**Selected text**
▶
Low throughput on Intel X710-DA2 10G-SR

Tryano95

Dear Community,

I am facing issues with the network throughput of my nonvirtualized pfSense installation, with my 2x 10Gbps connection i am only getting around 2x 1Gbps in total.

My Setup:

2.4.5-RELEASE-p1 (amd64) - no vm
Intel(R) Xeon(R) CPU E5-2637 v2 @ 3.50GHz 16 CPUs: 2 package(s) x 4 core(s) x 2 hardware threads
Intel X710-DA2 with 2x 10G SR original SFP+ (1x WAN; 1x LAN)
Connected to Cisco X2-10G-SR

Connection is on both sides established as 10G-SR, but the throughput is only around 1Gbps, tested with iperf to an identical server running on debian 10. The debian server (also Intel X710-DA2) can establish a 10Gbps connection to other servers in the network, so the the issue is apparently within my pfSense installation. What can i do to reach the expected performance of 10G?
◀
**Exercise instructions**
A) Decide whether each statement below agrees with the throughput post. Answer yes or no for each one, and quote the words of the post that decide it. (i) The pfSense installation runs inside a virtual machine. (ii) The debian server uses the same network card model as the pfSense machine. (iii) The throughput was measured with iperf.
B) Write out everything in the throughput post from "Connected to Cisco" down to "performance of 10G?", swapping "iperf" for "netperf".

**Recorded information**
▶
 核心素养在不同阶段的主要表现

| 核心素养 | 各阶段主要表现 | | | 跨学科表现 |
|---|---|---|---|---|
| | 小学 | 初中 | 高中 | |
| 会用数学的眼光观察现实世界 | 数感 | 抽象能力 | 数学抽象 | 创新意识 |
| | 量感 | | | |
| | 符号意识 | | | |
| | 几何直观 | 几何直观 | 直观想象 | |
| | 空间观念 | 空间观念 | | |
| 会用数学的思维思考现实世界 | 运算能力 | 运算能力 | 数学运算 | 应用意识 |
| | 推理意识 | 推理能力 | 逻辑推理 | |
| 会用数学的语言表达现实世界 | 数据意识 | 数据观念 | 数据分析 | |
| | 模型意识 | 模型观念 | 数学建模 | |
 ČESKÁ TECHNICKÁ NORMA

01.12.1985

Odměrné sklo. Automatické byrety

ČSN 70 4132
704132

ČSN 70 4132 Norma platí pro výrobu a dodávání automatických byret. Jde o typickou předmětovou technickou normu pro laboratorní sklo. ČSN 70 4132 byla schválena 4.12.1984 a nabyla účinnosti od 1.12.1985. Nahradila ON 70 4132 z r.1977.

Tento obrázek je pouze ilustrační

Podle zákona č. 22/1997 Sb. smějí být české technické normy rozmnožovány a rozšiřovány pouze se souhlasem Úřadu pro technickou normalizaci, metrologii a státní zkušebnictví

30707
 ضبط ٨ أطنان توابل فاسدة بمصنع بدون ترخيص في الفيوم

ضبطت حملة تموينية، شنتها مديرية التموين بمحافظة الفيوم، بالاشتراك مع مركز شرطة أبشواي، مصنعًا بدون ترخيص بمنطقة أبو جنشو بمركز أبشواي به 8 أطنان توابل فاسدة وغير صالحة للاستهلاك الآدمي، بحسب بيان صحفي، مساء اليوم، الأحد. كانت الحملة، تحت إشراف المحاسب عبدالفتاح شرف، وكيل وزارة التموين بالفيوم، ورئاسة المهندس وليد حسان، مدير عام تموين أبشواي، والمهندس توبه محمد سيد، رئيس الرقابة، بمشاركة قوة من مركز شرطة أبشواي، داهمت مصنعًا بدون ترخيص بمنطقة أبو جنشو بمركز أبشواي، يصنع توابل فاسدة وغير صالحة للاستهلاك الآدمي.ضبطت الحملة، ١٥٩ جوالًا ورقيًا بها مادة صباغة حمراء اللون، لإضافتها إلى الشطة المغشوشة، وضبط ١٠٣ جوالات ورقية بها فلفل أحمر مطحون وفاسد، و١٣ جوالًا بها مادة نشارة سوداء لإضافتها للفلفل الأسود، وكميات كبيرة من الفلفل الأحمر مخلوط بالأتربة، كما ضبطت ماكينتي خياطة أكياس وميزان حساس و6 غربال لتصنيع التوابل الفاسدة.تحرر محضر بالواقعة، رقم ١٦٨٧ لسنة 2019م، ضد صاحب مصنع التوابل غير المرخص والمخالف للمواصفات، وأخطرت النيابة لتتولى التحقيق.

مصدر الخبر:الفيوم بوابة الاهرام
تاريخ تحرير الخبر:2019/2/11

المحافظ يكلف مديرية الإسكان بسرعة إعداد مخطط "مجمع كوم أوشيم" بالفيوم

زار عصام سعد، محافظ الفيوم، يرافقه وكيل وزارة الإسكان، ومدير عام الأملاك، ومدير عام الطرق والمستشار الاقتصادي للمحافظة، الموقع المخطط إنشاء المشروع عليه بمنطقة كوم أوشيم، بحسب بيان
◀
**Solutions by task**
A)
(i) No: "my nonvirtualized pfSense installation"
(ii) Yes: "The debian server (also Intel X710-DA2)"
(iii) Yes: "tested with iperf to an identical server running on debian 10"

B)
Connected to Cisco X2-10G-SR

Connection is on both sides established as 10G-SR, but the throughput is only around 1Gbps, tested with netperf to an identical server running on debian 10. The debian server (also Intel X710-DA2) can establish a 10Gbps connection to other servers in the network, so the the issue is apparently within my pfSense installation. What can i do to reach the expected performance of 10G?